In the summer, by contrast, the main objective is to stay cool rather than to stay warm, and fortunately there are very few days that are too hot to go for a low-effort bike-ride. I certainly wouldn’t recommend trying to pedal up any steep hills in temperatures of 28°C or higher. However, on just such days, a downhill or flat terrain bike-ride can actually be your saviour. This is because, when the air is relatively still, a very thin layer of air becomes trapped next to your skin by all the little hairs and wrinkles etc. This layer of air maintains an intermediate temperature, somewhere between that of your body (roughly 37°C) and that of the surrounding air. However, when you start moving at a little bit of speed, this thin layer of air is constantly stripped away. Therefore, if you imagine a 28°C day, a body that is resting in still air will actually be coated in a thin layer of air that is closer to 37°C, but a body that is moving at speed will simply be coated in 28°C air. Still on the hot side, but much more bearable I’m sure you’ll agree.
Living on an Island, we also need to talk about tides
Being a land-based activity, you might not have thought you needed to consider the tides in relation to cycling. However, spring tides are very common (in Jersey these are high tides of 10.5m or more), they occur over a 3-4 day window, with every new moon and full moon (and we get one or other of them every fortnight). This means that for 3-4 days out of every 14 (that equates to 25% of the days of the year) there is a risk of splashes coming over the sea-walls, onto the cycle-path in St Aubin’s Bay and onto some stretches of the coast road in St Clement and Grouville.

● ● ● ● ● ● ●

▶ **ACTIONS TO TAKE**
1. According to the cycling text, what height must a high tide reach to count as a spring tide in Jersey?
2. Continue the text about cycling in hot weather and tides, picking up after its final sentence.

▶ **ENTRIES PROVIDED**

● ● ● ● ● ● ●

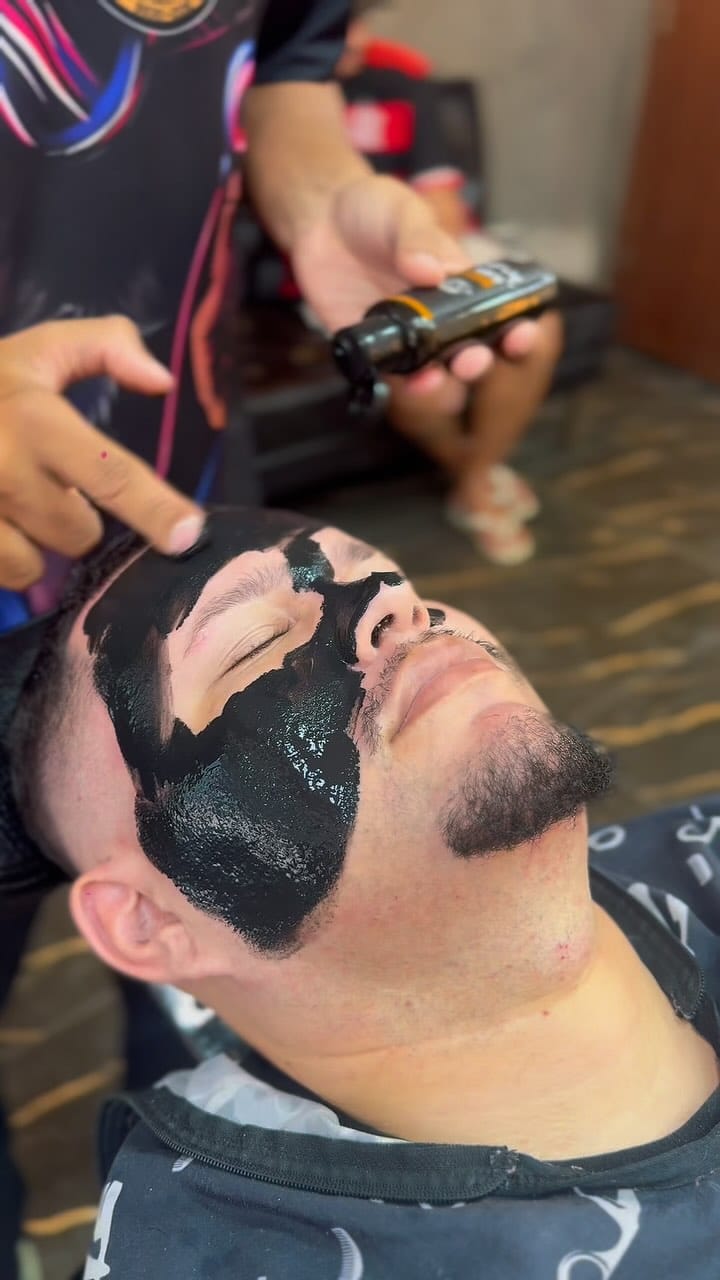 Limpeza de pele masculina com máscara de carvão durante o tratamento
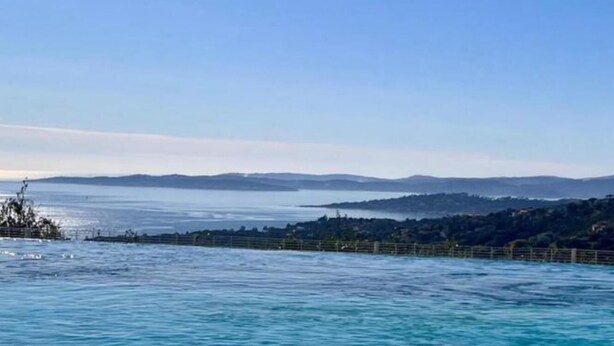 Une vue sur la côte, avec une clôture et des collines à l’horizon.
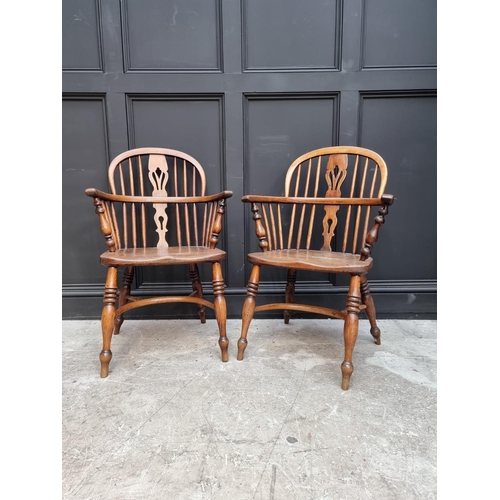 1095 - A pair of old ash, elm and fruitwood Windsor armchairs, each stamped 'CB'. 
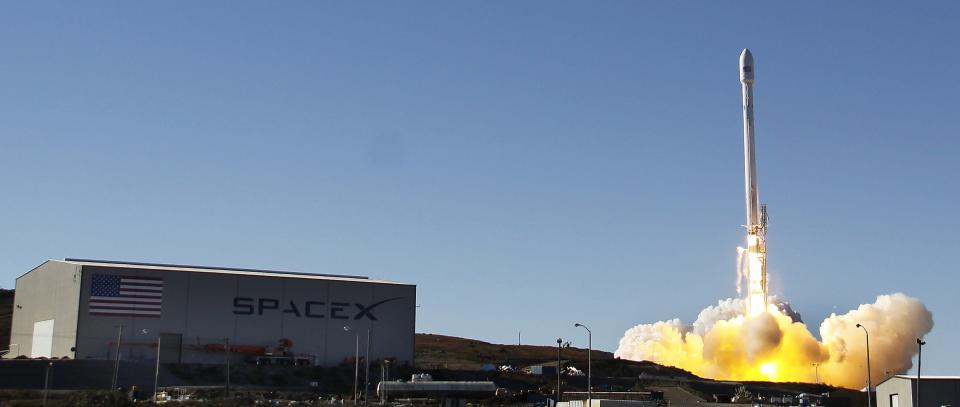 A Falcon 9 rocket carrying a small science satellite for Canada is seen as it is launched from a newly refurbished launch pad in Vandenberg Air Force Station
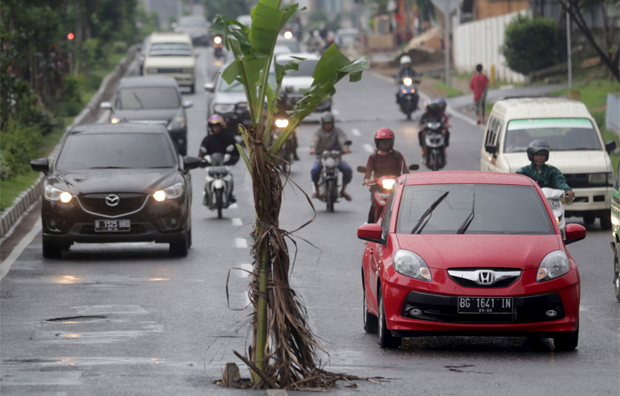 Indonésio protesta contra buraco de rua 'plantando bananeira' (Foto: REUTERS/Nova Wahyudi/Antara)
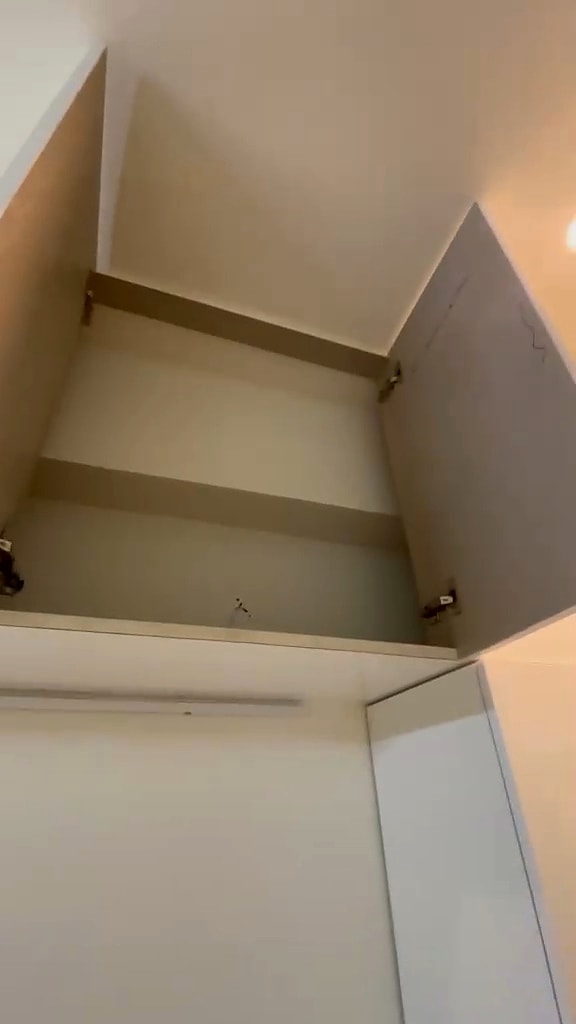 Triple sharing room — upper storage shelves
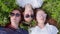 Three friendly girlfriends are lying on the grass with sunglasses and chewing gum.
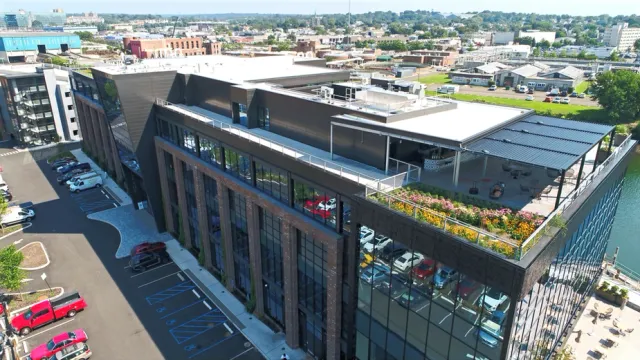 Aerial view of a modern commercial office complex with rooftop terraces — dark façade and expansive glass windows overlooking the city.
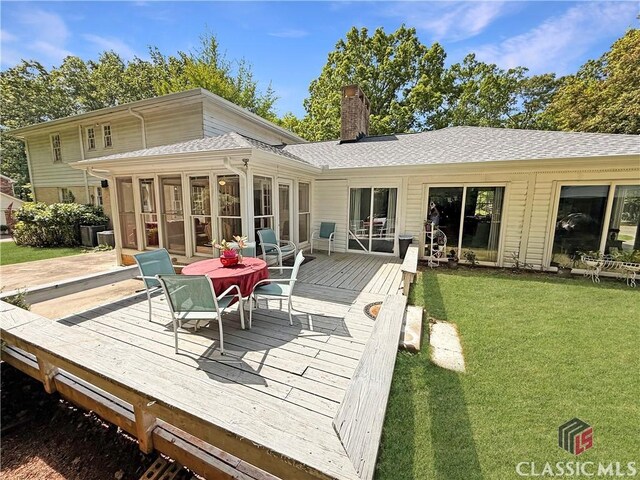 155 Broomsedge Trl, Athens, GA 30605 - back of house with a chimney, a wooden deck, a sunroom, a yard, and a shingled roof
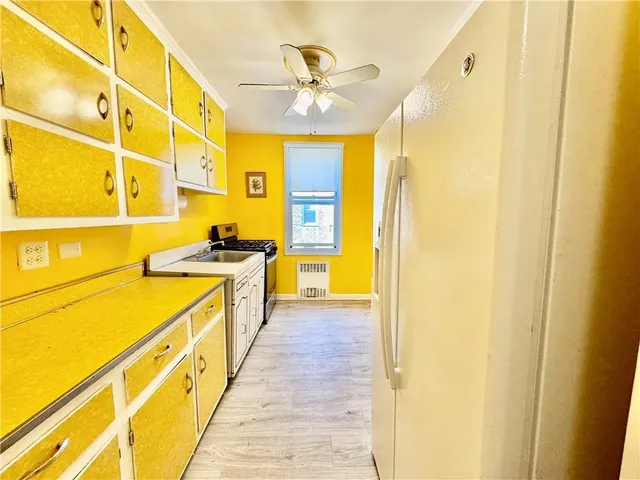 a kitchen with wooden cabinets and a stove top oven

● ● ● ● ● ● ●

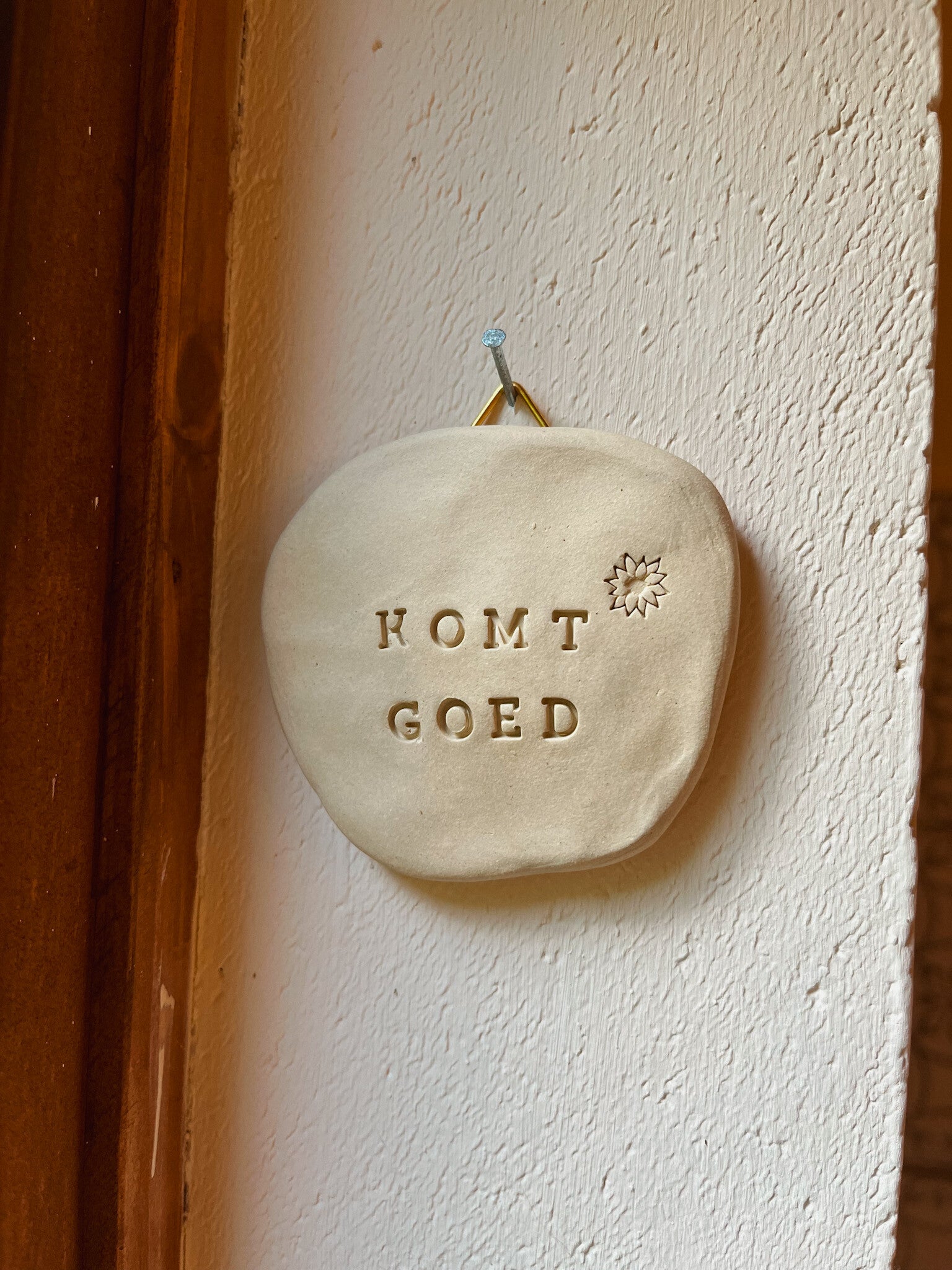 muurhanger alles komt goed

● ● ● ● ● ● ●

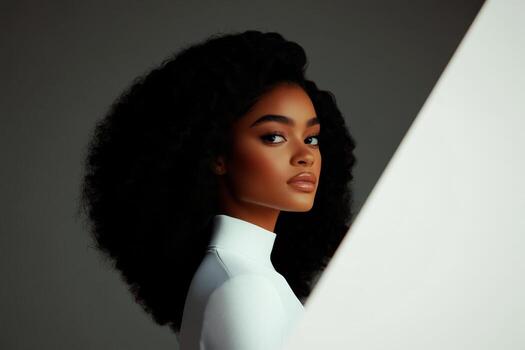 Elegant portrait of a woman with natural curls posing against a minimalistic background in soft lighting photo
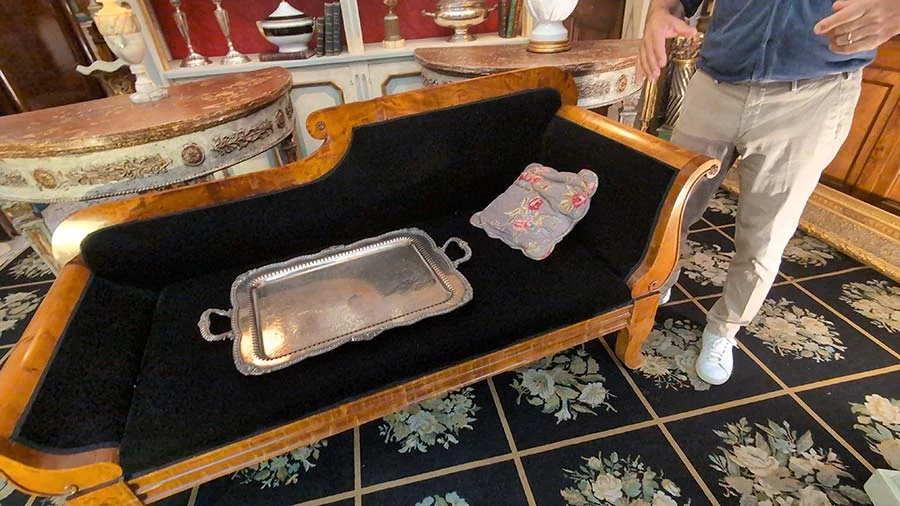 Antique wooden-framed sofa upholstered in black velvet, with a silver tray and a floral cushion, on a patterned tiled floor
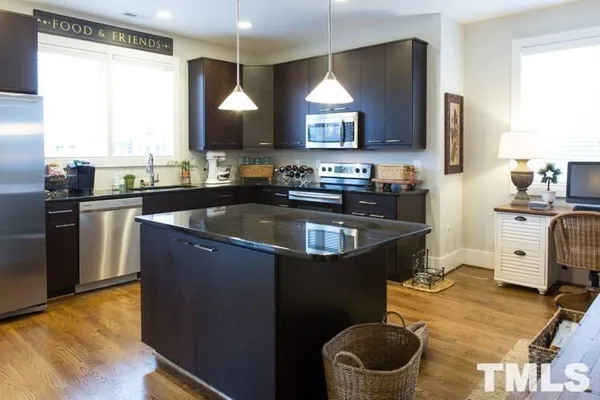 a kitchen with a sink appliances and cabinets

● ● ● ● ● ● ●

▶ **ANSWERS GIVEN**
1. A spring tide in Jersey is a high tide of 10.5m or more.

2.
Of course we also need a fairly strong onshore wind and/or large waves to make significant splashes, so that reduces the actual hit rate to no more than 10% of days in a typical year. That could also be expressed as an average of about 2-3 days per month, but in reality winds and waves tend to be more severe in the winter, so we actually find that disruptive tides are heavily skewed towards the colder months. An interesting thing to note is that, due to a curious overlap of the solar and lunar cycles, our very big high tides (spring tides) always occur around breakfast and dinner time, whereas our very small high tides (neap tides) always occur around lunchtime and midnight. Given that commuter rush-hours are also around breakfast and dinner time, it’s easy to see the importance of the tidal forecast for those who travel by bike. Perhaps on some occasions, it’s better to choose a route that isn’t so close to the coast.
All these aspects of the weather need to be considered together. There are many ways to get wet… coming up from the ground, coming down from the sky, coming over the sea-wall or coming out of the pores in your skin. Amongst other things, the latter is most dependent on the strength and the direction of the wind. Add in the temperature detail, and you are all set to choose the right bike, the right clothing, the right departure time, the right route and whether or not to pack a towel and deodorant. It won’t always be plain sailing, but good interpretation of good weather forecasts will certainly go a long way to help. With that, I will sign off on this blog and wish you all lots of happy healthy cycling!
If you are not already a big follower of the wind forecast, then please remember that when we describe wind direction it is where the wind is coming from, not where it is going to. Therefore, a Westerly wind is blowing from St Aubin towards St Helier and an Easterly wind is blowing from St Helier towards St Aubin; likewise a Northerly wind will be blowing from Gorey to La Rocque and a Southerly wind will be blowing from La Rocque to Gorey. Also, please remember that when we describe wind speed, we use the Beaufort scale. Therefore a force 4, for example, is not 4mph but it is within the range 12-18mph.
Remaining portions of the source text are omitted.